Isaiah 56:6-8, “As for the foreigners who join themselves to the Lord to minister to him, to love the name of the Lord, and to become his servants—all who keep the Sabbath without desecrating it and who hold firmly to my covenant— 7 I will bring them to my holy mountain and let them rejoice in my house of prayer. Their burnt offerings and sacrifices will be acceptable on my altar, for my house will be called a house of prayer for all nations.” 8 This is the declaration of the Lord God, who gathers the dispersed of Israel: “I will gather to them still others besides those already gathered.”
A eunuch may never be able to get their body right, this side of glory… but the one thing a eunuch can get right is their worship, their heart before God. The eunuch, after all, had come to Jerusalem to worship the God of Isaiah! The same grace extended to the murderous and blasphemous Saul… extended to an ego-centric Simon… extended across ethnic lines to even Samaritans… to unkosher Cornelius & household… the same grace afforded the blindly prejudiced and bigoted Peter… Phillip extends to the Ethiopian eunuch! I didn’t write the gospel… I just declare it!
*Acts 8:36-40, “36 As they were traveling down the road, they came to some water. The eunuch said, “Look, there’s water. What would keep me from being baptized?” 38 So he ordered the chariot to stop, and both Philip and the eunuch went down into the water, and he baptized him. 39 When they came up out of the water, the Spirit of the Lord carried Philip away, and the eunuch did not see him any longer but went on his way rejoicing. 40 Philip appeared in Azotus, and he was traveling and preaching the gospel in all the towns until he came to Caesarea.”

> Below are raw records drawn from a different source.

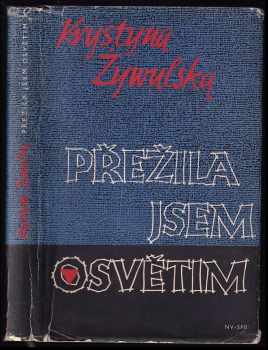Přežila jsem Osvětim - Krystyna Żywulska, Krystyna Žiwulska (1957, Naše vojsko) - ID: 739220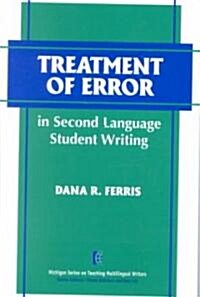 Treatment of Error in Second Language Student Writing (Paperback)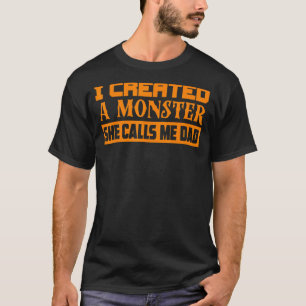 Cute I Created A Monster She Calls Me Dad  Girls T-Shirt
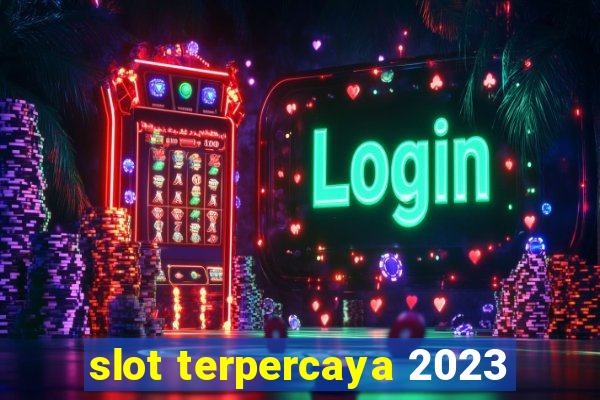 slot terpercaya 2023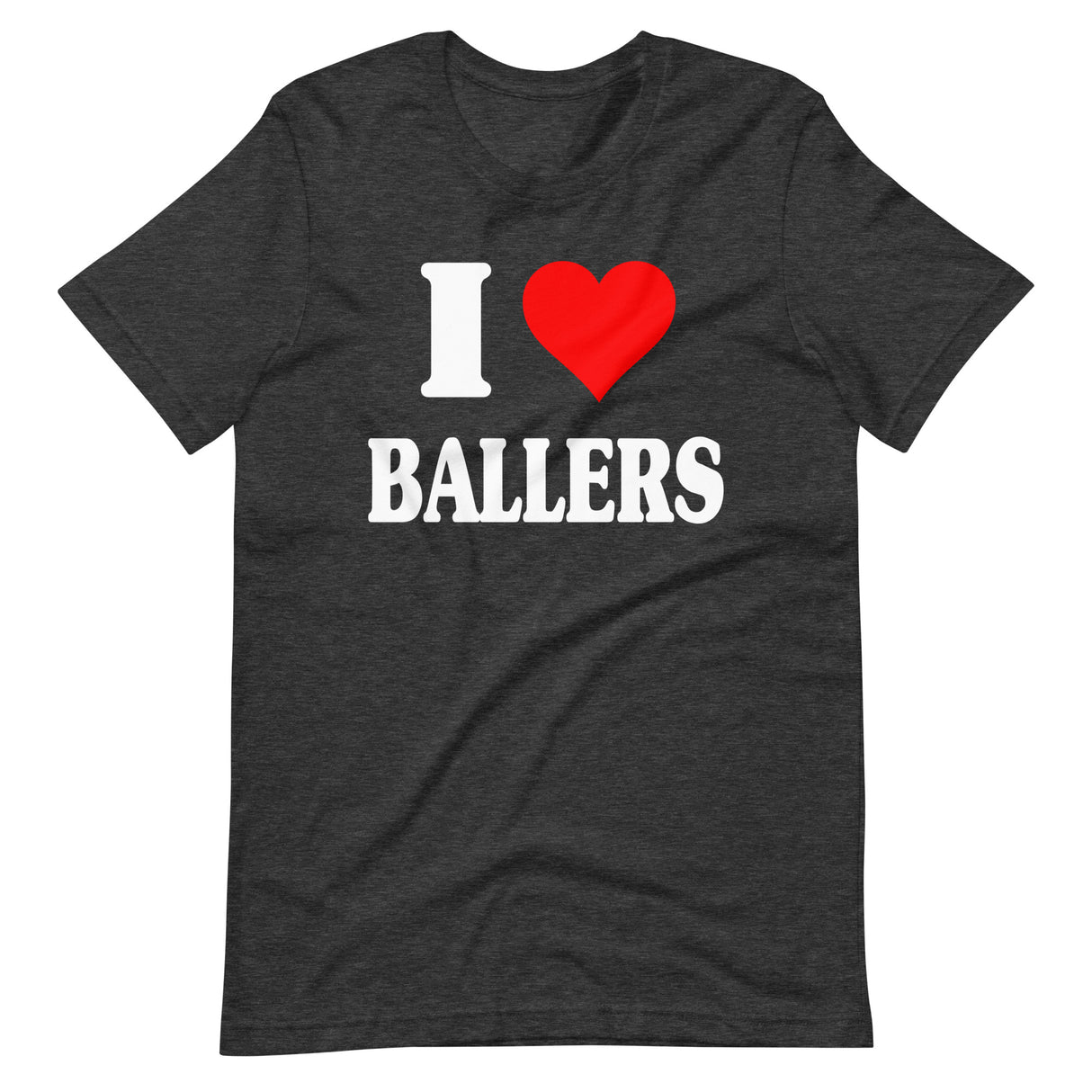 I Love Ballers Shirt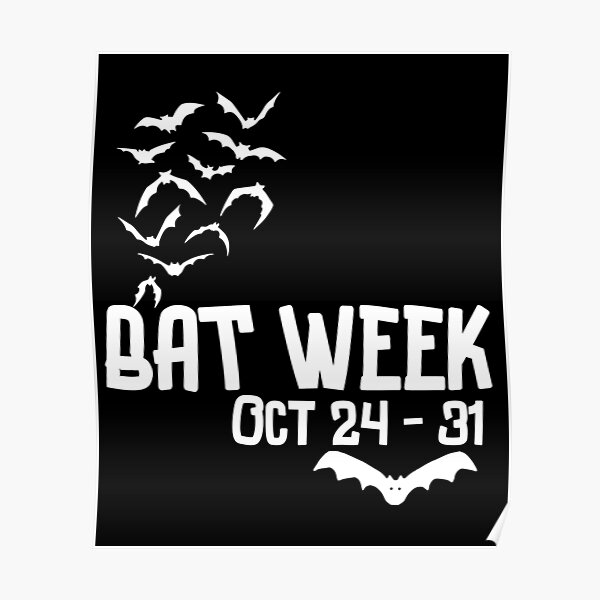 "International Annual Celebration Of Bat Week Design" Poster for Sale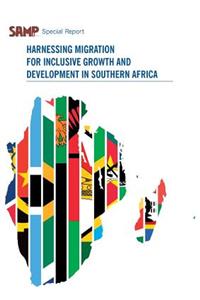 Harnessing Migration for Inclusive Growth and Development in Southern Africa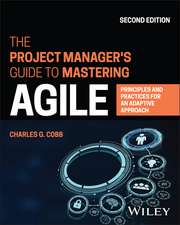 The Project Manager′s Guide to Mastering Agile – Principles and Practices for an Adaptive Approach, 2nd Edition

When was the last time a Christian was good news to a eunuch? Oh that we might wrestle not just with the Spirit’s apostolic call that we be “sent”… but sent to people and places outside our comfort zone. What would happen today if an Ethiopian eunuch came to faith and wanted to be baptized? If he/they stuck around? Would he be welcomed, assimilated, or driven out? The Church figured out the Acts 10-Jew-unkosher Gentile dilemma… what might it look like for the church to wrestle with Isaiah 56, Acts 8? What might it look like for Isaiah 56 to become a reality, not just a forgotten promise? May the Spirit guide his Church in these divided times!